Firstly, we are going to show that the number of clusters that minimizes the distance within the clusters is exactly 2, since k = 2 is the number of clusters we need (mass is B or M), using the silhouette method. Silhouette refers to a method of interpretation and validation of consistency within clusters of data. The technique provides information on how well each object has been classified. We can use the silhouette function in the cluster package to compute the average silhouette width.
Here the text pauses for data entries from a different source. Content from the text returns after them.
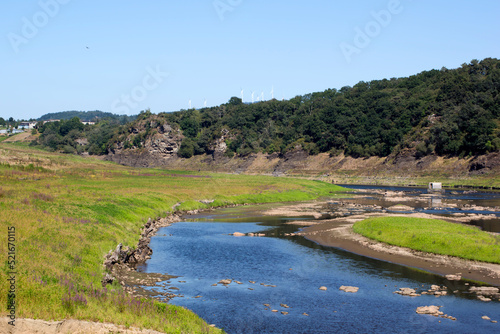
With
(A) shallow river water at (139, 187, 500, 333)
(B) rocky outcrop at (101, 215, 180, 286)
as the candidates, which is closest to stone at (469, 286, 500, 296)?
(A) shallow river water at (139, 187, 500, 333)

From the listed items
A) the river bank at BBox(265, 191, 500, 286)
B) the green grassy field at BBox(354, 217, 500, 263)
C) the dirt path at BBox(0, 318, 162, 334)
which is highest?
the dirt path at BBox(0, 318, 162, 334)

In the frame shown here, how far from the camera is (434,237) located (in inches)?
1614

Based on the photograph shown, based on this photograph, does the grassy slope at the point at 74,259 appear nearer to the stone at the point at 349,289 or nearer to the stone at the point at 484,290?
the stone at the point at 349,289

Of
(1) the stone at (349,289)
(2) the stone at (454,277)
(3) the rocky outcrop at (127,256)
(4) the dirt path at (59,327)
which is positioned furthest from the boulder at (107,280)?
(2) the stone at (454,277)

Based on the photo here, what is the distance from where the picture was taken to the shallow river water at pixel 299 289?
23.8 metres

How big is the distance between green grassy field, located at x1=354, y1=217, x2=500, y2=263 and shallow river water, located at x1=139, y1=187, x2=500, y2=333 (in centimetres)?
523

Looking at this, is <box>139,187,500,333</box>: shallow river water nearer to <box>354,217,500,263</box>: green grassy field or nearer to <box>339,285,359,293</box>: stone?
<box>339,285,359,293</box>: stone

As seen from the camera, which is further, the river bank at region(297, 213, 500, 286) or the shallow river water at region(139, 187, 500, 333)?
the river bank at region(297, 213, 500, 286)

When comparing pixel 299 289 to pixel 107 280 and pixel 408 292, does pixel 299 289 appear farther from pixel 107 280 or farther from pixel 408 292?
pixel 107 280

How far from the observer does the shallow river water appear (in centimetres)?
2377

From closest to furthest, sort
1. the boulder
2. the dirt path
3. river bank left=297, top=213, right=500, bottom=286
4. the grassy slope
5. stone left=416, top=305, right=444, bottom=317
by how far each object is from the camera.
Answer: the dirt path < the grassy slope < stone left=416, top=305, right=444, bottom=317 < the boulder < river bank left=297, top=213, right=500, bottom=286

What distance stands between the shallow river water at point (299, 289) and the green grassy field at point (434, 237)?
5232mm

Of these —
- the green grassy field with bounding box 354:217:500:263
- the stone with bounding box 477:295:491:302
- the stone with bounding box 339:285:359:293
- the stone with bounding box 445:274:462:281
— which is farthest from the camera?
the green grassy field with bounding box 354:217:500:263

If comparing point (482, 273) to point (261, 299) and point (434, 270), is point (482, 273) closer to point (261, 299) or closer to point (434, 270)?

The following code computes this approach for 2-10 clusters. The results show that 2 clusters maximize the average silhouette values.
Furthermore, the kmeans function also has a nstart option that attempts multiple initial configurations and reports on the best one. Eg. adding nstart = 20 will generate 20 initial configurations. This approach is often recommended.
# library(cluster)
#
# silhouette <- rep(0, 9)
# for (i in 2:10) {
# model = kmeans(data.scaled, centers = i, nstart = 20)
# silhouettes = silhouette(model$cluster, dist = dist(data.scaled))
# silhouette[i] = mean(silhouettes[, 3])
# }
# plot(silhouette, type = 'b')
# abline(v = which.max(silhouette), lty = 2)
# the commented code above can be executed using the fviz_nbclust
# function from factoextra library
fviz_nbclust(data, kmeans, method = "silhouette")After computing our k-means model, we are going to reformat our clusters’ names, since we want the output in the form M/B, rather than 1/2. Here, we are using the information that there is more benign observations.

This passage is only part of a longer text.